Work to complete:
Answer these questions from the page on generating random data for API models:
(a) Which tool takes an OpenAPI spec and produces Pydantic models?
(b) What was Polyfactory formerly called?
(c) Which field of the Pet model is optional?

Source extract:
Generate Randomness for API Models
It’s helpful to generate random data in the shape of the vendor models when integrating with third parties.
Here’s the first step in building a service that generate random data in the shape of specific model.
Model Generation
There’s a tool that can take an OpenAPI spec and generate a Pydantic model. It’s called datamodel-code-generator and you can read about it here. A URL that points to an API spec can be passed and the output is a Python module containing the Pydantic models.
The Pydantic models are output. Many options available to control behavior, here’s a simple example from this spec
(venv) morgan@LAPTOP-O1G4SPR0:~/d/lab/python/random_api$ datamodel-codegen --url "https://raw.githubusercontent.com/OAI/OpenAPI-Specification/main/examples/v3.1/webhook-example.yaml"
The input file type was determined to be: openapi
This can be specificied explicitly with the `--input-file-type` option.
# generated by datamodel-codegen:
# filename: https://raw.githubusercontent.com/OAI/OpenAPI-Specification/main/examples/v3.1/webhook-example.yaml
# timestamp: 2023-12-01T22:17:43+00:00
from __future__ import annotations
from typing import Optional
from pydantic import BaseModel
class Pet(BaseModel):
id: int
name: str
tag: Optional[str] = None
Randomess
Polyfactoy (used to be Pydantic factories) can create instances of Pydantic models, assigning random data to the fields. It’s fairly configurable too. Here’s an (messy) example usind the model above
In [12]: class Pet(BaseModel):
...: id: int
...: name: str
...: tag: Optional[str] = None
In [13]: from polyfactory.factories.pydantic_factory import ModelFactory
In [14]: class PetFactory(ModelFactory):
...: __model__ = Pet
...:
In [15]: pet = PetFactory.build()
In [16]: print(pet)

Supplied data:
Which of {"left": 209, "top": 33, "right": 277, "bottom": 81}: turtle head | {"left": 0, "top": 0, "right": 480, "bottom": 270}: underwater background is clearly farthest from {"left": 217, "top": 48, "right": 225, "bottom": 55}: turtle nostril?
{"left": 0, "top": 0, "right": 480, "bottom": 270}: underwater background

Task result:
(a) datamodel-code-generator
(b) Pydantic factories
(c) tag